(Excerpts from a dataset)

· · ·

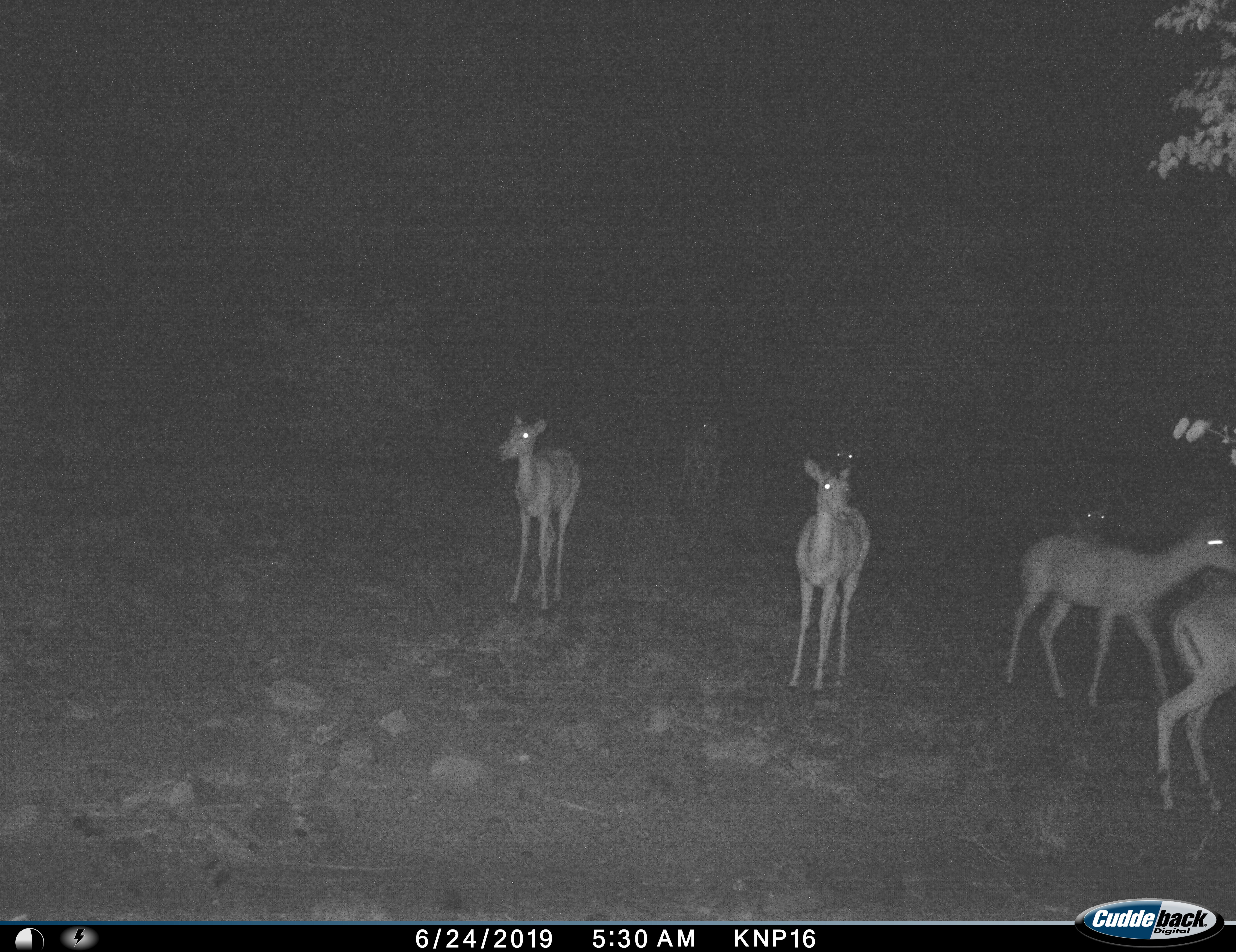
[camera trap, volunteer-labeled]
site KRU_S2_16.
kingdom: Animalia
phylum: Chordata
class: Mammalia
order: Artiodactyla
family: Bovidae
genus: Aepyceros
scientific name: Aepyceros melampus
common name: impala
Impala (Aepyceros melampus), count 7. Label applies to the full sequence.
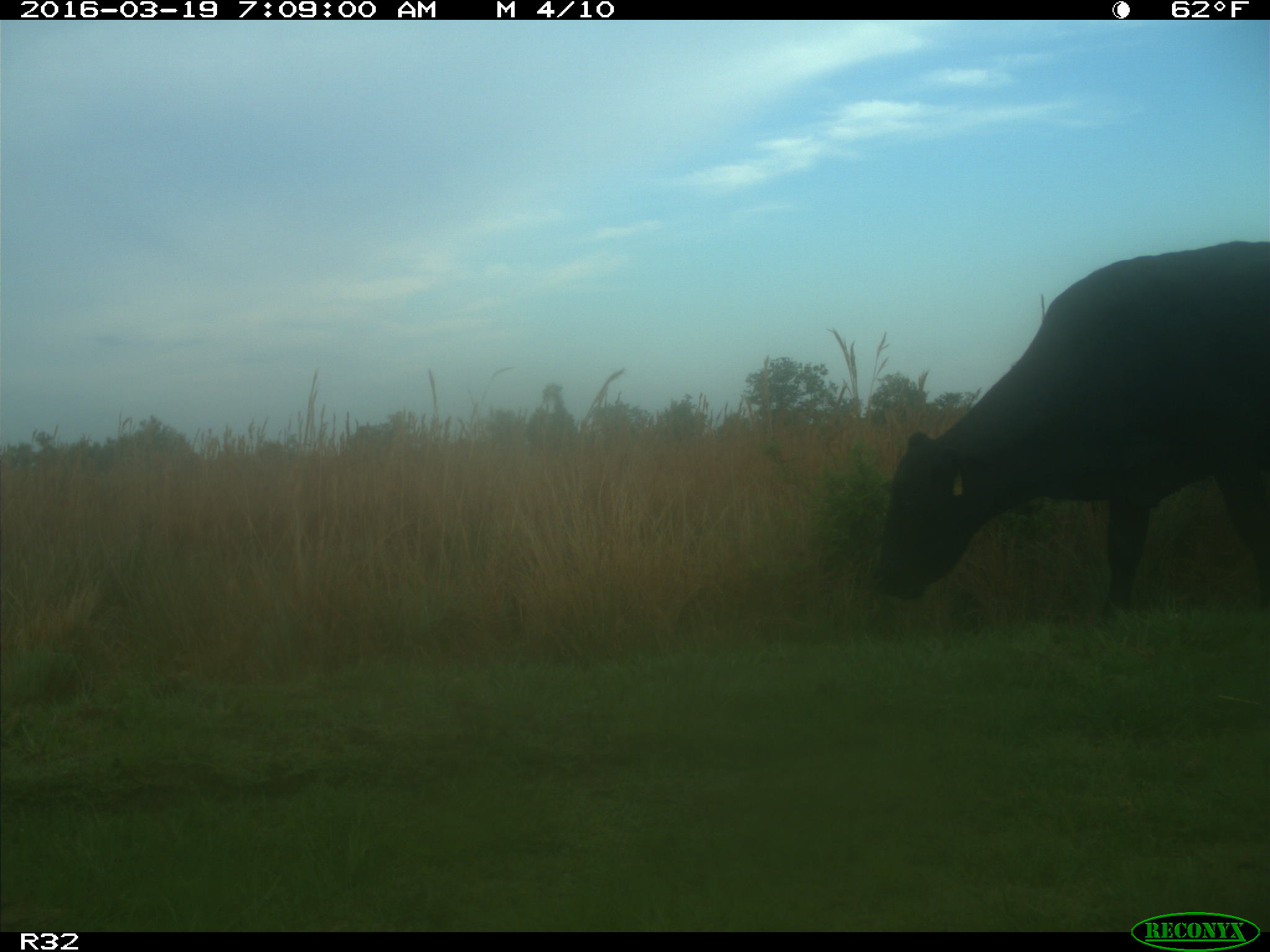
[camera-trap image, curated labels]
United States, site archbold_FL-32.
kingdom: Animalia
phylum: Chordata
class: Mammalia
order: Artiodactyla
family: Bovidae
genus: Bos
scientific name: Bos taurus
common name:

· · ·

PROBLEM TO WORK ON: Give the data again exactly, without pictures.

EXERCISE SOLUTION:
[camera trap, volunteer-labeled]
site KRU_S2_16.
kingdom: Animalia
phylum: Chordata
class: Mammalia
order: Artiodactyla
family: Bovidae
genus: Aepyceros
scientific name: Aepyceros melampus
common name: impala
Impala (Aepyceros melampus), count 7. Label applies to the full sequence.
[camera-trap image, curated labels]
United States, site archbold_FL-32.
kingdom: Animalia
phylum: Chordata
class: Mammalia
order: Artiodactyla
family: Bovidae
genus: Bos
scientific name: Bos taurus
common name:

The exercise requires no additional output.